30 anni al marito Michele Buoninconti per omicidio volontario e occultamento del cadavere della moglie Elena Ceste. Si chiude così il primo capitolo giudiziario di un caso che ha diviso l’Italia dal gennaio 2014 quando la mamma di Costigliole d’Asti sparí nel nulla.

Ho intervistato l’uomo il giorno dopo la scomparsa di Elena e –  lo dico subito  –  non mi ha fatto una bella impressione.

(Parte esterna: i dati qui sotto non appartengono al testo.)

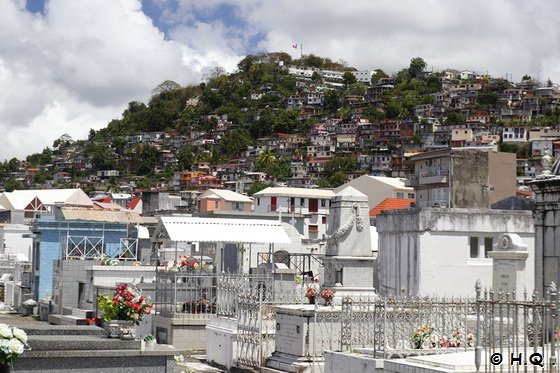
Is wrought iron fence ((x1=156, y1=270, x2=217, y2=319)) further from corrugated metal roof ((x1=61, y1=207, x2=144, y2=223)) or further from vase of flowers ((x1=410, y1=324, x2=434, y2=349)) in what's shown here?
corrugated metal roof ((x1=61, y1=207, x2=144, y2=223))

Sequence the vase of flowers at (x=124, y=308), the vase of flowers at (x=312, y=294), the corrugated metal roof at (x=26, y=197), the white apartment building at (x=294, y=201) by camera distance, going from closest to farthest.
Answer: the vase of flowers at (x=124, y=308)
the vase of flowers at (x=312, y=294)
the corrugated metal roof at (x=26, y=197)
the white apartment building at (x=294, y=201)

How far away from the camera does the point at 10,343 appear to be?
12070 mm

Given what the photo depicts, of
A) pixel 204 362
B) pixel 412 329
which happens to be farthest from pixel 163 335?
pixel 412 329

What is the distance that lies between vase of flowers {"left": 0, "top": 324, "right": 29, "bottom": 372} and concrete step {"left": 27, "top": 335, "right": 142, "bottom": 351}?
3.10 ft

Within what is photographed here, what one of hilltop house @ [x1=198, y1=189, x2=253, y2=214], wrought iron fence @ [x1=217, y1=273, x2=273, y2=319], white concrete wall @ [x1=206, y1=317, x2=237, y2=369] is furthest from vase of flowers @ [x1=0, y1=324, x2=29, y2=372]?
hilltop house @ [x1=198, y1=189, x2=253, y2=214]

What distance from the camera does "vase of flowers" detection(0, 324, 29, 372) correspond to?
1208 centimetres

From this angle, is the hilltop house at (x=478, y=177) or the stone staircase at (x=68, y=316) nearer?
the stone staircase at (x=68, y=316)

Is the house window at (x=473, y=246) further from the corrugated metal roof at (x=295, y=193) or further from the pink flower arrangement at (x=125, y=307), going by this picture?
the corrugated metal roof at (x=295, y=193)

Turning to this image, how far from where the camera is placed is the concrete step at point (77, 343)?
1338 cm

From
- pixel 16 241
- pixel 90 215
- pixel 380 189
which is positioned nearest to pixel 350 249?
pixel 90 215

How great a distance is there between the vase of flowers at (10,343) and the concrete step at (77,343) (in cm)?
95

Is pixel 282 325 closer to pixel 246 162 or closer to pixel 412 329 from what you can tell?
pixel 412 329

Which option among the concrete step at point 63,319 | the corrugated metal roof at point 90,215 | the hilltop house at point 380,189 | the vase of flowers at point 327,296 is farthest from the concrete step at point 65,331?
the hilltop house at point 380,189

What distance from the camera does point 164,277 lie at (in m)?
29.5
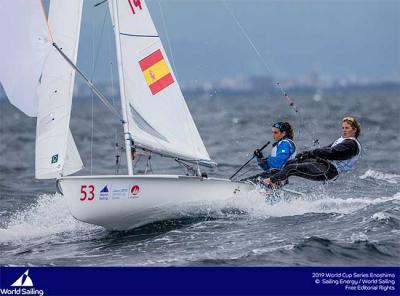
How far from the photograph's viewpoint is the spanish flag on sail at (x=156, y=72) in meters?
8.30

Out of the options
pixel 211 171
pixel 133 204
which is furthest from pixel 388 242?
pixel 211 171

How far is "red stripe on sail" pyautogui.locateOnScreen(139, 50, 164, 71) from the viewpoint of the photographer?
8.27 meters

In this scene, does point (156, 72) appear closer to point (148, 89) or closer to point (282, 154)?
point (148, 89)

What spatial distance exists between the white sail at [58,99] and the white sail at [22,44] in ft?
0.40

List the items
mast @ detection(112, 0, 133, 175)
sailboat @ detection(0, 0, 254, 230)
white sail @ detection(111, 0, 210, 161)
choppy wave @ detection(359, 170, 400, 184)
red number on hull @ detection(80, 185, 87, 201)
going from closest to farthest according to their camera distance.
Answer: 1. red number on hull @ detection(80, 185, 87, 201)
2. sailboat @ detection(0, 0, 254, 230)
3. mast @ detection(112, 0, 133, 175)
4. white sail @ detection(111, 0, 210, 161)
5. choppy wave @ detection(359, 170, 400, 184)

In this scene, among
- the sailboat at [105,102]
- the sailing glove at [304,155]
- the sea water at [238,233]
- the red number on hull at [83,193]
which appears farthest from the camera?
the sailing glove at [304,155]

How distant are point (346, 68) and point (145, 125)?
546ft

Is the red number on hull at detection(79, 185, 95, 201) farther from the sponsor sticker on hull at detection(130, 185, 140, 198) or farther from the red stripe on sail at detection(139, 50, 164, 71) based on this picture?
the red stripe on sail at detection(139, 50, 164, 71)

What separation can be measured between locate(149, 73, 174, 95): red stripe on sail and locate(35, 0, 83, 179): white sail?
0.83 metres

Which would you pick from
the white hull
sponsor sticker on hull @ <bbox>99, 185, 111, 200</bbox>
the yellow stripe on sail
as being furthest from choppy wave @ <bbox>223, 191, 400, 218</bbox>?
the yellow stripe on sail

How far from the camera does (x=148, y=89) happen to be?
27.3ft

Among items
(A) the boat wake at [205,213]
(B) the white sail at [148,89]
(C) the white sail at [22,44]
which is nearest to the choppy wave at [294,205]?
(A) the boat wake at [205,213]
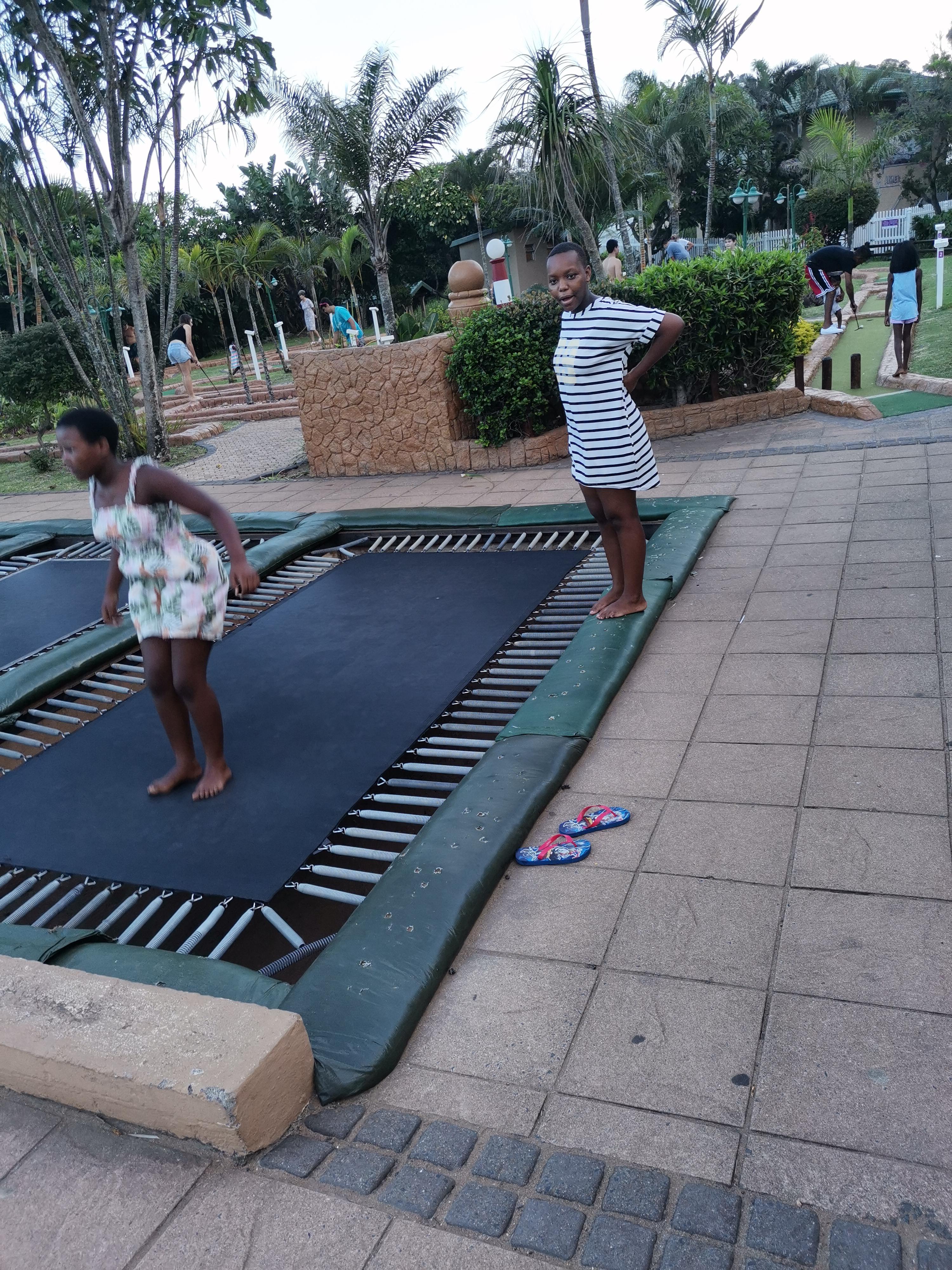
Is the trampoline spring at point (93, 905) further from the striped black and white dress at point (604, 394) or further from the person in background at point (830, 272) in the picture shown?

Ma quando fu ritrovato il corpo a 200 metri da casa,  dieci mesi dopo,  non fu possibile nemmeno stabilire se quei resti appartenessero a un uomo o una donna. Su quei resti si intervenne con una ruspa.  Il teschio fu staccato dal resto del corpo. Particolari macabri che voglio riportare solo per porre una domanda: come hanno fatto i periti a stabilire che Elena Ceste è stata uccisa? E inoltre che è stata ammazzata nella casa di Costigliole…

Su questa base il giudice ha emesso la sentenza.  Non voglio instillare dubbi,  ma attendo con molto interesse di leggere le motivazioni di questa sentenza.

Un’ultima considerazione e una preghiera: la preghiera è per la povera Elena  e la considerazione va a quei 4 bambini.  Da oggi sono davvero soli.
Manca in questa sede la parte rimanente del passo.